● **TRAVAIL DEMANDÉ**:
(1) Dans l'entretien sur Rhythm Tengoku, à quoi l'équipe a-t-elle fait attention pour le son des effets dans la version Game Boy Advance ?
(2) Recopiez fidèlement tout le passage de l'entretien sur Rhythm Tengoku, de « Mais si vous » jusqu'à « chose me déplaisait. ».
(3) Rédigez la suite de l'entretien sur Rhythm Tengoku à partir de sa dernière phrase.

● **PAGE**:
———

Oui, c’est vrai. J’ai étudié la console ainsi que les nouveaux langages et formats de programmation. En même temps, je réfléchissais à la manière d’utiliser le stylet.

Iwata :

J’imagine que cela ne devait pas être très facile. Un élément important, on peut même dire l’essence-même, de Rhythm Tengoku pour le Game Boy Advance était d’appuyer sur les boutons en rythme. J’ai entendu dire que vous aviez beaucoup travaillé sur des éléments tels que l'audio et la programmation pour obtenir ce résultat. C’est vous qui étiez le responsable, Yone-san ?

Yone :

Oui. Les jeux se ressemblent tous dans le sens où, si vous appuyez sur un bouton, il doit y avoir une réponse. Pour la version de Game Boy Advance de Rhythm Tengoku, nous avons fait notre maximum pour qu'il y ait une réponse immédiate aux actions du joueur afin qu'il pense : "J'ai seulement appuyé sur un bouton !" Plus précisément, nous avons fait attention que le son de chaque effet sonne juste et clair.

Iwata Asks
Iwata :

Si la précision de la saisie est importante, les boutons sont parfois plus appropriés que le stylet.

Yone :

C’est vrai.

Iwata :

Mais si vous mettez au point un Rhythm Tengoku pour DS, vous voulez utiliser le stylet. Comment donnez-vous aux joueurs le sentiment de suivre le rythme avec le stylet ? Je suppose que vous avez dû en baver.

Osawa :

... Oui. Plus que tout le reste. Pour être honnête, au début, je me disais que si le stylet ne marchait pas, nous en reviendrions aux boutons. En même temps, la console ayant évolué, l’idée de voir les joueurs faire à nouveau la même chose me déplaisait.

Iwata :

C’était un moment difficile. Il me semblait que cela prenait longtemps et que les recherches préparatoires traînaient.

———

● **EXTRAIT DES DONNÉES**:
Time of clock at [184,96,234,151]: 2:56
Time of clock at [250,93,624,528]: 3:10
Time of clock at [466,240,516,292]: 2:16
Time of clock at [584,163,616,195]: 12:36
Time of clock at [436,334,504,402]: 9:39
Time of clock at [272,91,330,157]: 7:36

———

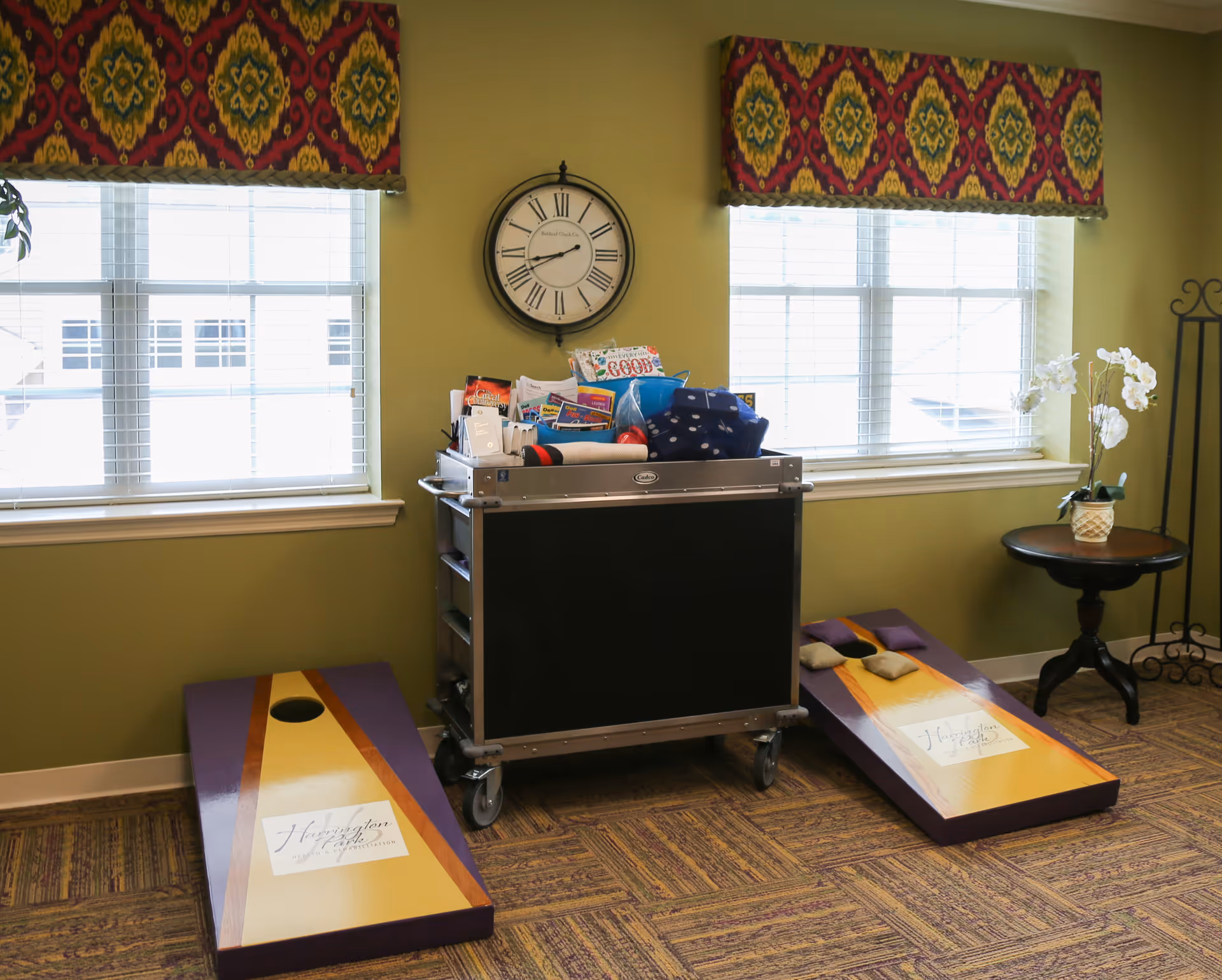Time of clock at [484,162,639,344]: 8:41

———

● **CORRIGÉ**:
(1) L'équipe a fait attention que le son de chaque effet sonne juste et clair.

(2)
Mais si vous mettez au point un Rhythm Tengoku pour DS, vous voulez utiliser le stylet. Comment donnez-vous aux joueurs le sentiment de suivre le rythme avec le stylet ? Je suppose que vous avez dû en baver.

Osawa :

... Oui. Plus que tout le reste. Pour être honnête, au début, je me disais que si le stylet ne marchait pas, nous en reviendrions aux boutons. En même temps, la console ayant évolué, l’idée de voir les joueurs faire à nouveau la même chose me déplaisait.

(3)
Osawa :

Par exemple, au tout début, nous avions pensé à une méthode de saisie où vous deviez toucher les bords de l’écran tactile avec le stylet. Cela aurait fait un bruit sec. Le problème, c'est que cela semblait un peu trop difficile.

Iwata :

Vous vouliez quelque chose de satisfaisant.

Osawa :

Oui. Nous avons ensuite essayé un petit glissement avec le stylet. Cela a donné lieu à ce léger mouvement de glisser que nous avons finalement adopté. Il faut un peu de temps pour s’habituer aux moments où il faut combiner force et mouvement de glisser. Nous avons avancé par petites touches jusqu’à ce que le joueur puisse apprécier le mode de saisie. Cependant, nous gardions toujours en tête la possibilité de revenir aux jeux avec les boutons. À la fin, nous avons réalisé qu’en combinant le son et le mouvement du stylet, nous obtenions un bon rendu du rythme et nous avons décidé d'utiliser le stylet...

Iwata Asks
Iwata :

Ce processus a pris longtemps ?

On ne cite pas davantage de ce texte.